— start —

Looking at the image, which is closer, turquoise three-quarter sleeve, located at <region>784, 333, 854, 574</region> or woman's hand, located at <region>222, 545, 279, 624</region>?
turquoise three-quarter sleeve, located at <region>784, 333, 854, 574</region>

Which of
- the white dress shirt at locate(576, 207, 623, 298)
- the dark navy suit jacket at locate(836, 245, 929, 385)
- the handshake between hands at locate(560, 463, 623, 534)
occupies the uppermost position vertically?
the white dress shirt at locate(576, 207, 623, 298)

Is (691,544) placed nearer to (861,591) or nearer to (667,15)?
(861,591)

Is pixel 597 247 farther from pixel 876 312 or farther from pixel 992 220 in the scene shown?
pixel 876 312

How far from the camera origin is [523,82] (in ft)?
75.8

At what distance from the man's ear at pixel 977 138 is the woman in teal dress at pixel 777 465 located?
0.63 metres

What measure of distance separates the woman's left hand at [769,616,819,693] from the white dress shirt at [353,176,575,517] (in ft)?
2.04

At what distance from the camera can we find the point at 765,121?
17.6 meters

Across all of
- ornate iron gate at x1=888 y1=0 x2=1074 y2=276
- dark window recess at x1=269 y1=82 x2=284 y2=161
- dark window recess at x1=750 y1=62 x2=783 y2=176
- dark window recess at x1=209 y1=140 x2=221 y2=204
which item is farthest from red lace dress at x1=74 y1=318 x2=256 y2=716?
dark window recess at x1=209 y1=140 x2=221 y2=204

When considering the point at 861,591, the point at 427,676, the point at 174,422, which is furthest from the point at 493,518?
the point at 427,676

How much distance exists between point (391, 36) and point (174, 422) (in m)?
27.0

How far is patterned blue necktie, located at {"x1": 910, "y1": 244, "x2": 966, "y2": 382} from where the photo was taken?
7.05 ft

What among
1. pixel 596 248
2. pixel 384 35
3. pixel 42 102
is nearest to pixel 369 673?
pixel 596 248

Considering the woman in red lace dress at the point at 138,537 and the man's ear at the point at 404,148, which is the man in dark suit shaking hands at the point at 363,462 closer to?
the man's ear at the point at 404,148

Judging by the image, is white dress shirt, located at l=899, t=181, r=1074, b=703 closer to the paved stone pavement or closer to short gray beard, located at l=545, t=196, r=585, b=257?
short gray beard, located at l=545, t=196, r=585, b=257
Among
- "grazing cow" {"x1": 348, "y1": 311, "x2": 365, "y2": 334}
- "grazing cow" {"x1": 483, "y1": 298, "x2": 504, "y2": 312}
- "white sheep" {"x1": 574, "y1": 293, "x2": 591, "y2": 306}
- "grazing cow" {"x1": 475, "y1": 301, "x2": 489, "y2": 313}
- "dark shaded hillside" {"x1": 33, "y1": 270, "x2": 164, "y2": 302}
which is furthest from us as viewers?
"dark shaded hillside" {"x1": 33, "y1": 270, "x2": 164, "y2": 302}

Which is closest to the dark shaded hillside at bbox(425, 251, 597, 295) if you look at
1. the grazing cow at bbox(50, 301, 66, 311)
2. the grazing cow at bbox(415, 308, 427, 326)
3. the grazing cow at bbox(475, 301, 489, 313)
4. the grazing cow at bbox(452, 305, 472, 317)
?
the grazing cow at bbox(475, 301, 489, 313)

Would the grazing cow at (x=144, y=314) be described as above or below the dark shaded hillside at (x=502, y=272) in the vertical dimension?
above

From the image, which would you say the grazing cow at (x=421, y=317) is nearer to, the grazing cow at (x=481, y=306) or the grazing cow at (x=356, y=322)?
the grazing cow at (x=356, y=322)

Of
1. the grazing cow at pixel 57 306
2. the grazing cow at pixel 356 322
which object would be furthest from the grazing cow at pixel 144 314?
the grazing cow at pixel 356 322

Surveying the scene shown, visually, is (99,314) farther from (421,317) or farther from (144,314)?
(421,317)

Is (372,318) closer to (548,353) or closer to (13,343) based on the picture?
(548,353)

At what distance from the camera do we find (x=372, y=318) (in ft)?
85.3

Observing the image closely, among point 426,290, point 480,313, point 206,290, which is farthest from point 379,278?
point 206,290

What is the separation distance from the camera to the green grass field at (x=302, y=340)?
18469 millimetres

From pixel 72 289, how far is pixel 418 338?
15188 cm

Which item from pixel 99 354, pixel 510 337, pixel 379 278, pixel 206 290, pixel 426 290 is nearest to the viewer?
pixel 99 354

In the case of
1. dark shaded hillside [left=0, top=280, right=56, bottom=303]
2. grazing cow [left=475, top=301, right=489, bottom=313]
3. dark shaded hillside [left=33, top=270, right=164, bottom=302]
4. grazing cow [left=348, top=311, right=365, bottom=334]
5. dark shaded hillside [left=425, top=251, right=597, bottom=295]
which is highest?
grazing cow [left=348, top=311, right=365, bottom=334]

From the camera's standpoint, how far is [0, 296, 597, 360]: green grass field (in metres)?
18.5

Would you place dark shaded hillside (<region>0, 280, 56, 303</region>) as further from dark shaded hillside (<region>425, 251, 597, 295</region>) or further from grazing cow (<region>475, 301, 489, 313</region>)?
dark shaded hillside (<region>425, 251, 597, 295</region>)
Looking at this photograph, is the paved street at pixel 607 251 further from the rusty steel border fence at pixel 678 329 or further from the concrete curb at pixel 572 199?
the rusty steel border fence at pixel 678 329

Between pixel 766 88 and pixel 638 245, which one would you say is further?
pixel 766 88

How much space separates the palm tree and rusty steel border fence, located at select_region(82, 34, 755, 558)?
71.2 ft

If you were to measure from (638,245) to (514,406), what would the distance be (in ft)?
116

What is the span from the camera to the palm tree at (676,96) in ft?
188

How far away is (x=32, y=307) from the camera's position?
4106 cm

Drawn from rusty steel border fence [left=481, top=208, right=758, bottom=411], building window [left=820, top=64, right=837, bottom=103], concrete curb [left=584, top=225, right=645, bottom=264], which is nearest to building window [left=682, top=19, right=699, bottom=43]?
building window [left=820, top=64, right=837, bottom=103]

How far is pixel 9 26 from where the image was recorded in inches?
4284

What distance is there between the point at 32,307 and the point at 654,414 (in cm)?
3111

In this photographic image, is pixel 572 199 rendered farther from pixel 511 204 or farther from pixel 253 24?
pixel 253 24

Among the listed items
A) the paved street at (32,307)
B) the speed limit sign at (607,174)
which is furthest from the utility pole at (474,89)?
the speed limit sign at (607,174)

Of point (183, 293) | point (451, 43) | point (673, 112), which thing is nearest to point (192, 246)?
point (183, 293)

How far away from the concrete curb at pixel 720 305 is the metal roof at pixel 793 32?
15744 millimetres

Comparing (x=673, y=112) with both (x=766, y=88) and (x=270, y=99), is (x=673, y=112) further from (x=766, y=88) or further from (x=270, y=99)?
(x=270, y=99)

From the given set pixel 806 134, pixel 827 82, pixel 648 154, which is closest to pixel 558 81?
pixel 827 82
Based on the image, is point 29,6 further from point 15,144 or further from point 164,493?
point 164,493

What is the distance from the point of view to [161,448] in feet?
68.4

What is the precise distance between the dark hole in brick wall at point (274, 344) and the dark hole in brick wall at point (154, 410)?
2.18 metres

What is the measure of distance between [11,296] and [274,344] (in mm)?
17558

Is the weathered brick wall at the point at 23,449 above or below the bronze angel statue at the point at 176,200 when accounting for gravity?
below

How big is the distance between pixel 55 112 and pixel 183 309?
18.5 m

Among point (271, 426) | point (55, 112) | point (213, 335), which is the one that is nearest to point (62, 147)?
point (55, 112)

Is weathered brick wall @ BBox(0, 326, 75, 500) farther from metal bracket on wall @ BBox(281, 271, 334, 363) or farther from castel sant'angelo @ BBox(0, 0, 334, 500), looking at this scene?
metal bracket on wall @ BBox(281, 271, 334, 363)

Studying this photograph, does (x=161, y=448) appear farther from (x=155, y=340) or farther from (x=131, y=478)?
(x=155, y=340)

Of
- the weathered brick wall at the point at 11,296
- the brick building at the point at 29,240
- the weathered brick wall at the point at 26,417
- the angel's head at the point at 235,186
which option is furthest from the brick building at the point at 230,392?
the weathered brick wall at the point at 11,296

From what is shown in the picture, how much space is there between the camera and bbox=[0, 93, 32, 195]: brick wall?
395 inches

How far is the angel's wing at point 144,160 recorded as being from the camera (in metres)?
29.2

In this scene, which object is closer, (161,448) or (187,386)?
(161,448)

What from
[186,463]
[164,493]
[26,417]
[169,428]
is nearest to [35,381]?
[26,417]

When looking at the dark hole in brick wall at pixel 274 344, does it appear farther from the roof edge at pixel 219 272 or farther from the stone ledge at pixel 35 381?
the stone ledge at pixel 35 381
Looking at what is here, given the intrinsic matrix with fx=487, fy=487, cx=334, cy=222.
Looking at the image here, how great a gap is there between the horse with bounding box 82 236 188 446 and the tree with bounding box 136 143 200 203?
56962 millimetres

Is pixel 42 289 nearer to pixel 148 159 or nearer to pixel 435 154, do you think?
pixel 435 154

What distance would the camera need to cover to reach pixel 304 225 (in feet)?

— end —

- Task goal -
Count the lines in the records above that contain the string "appear". Reply with the number only.

- Solution to this task -
2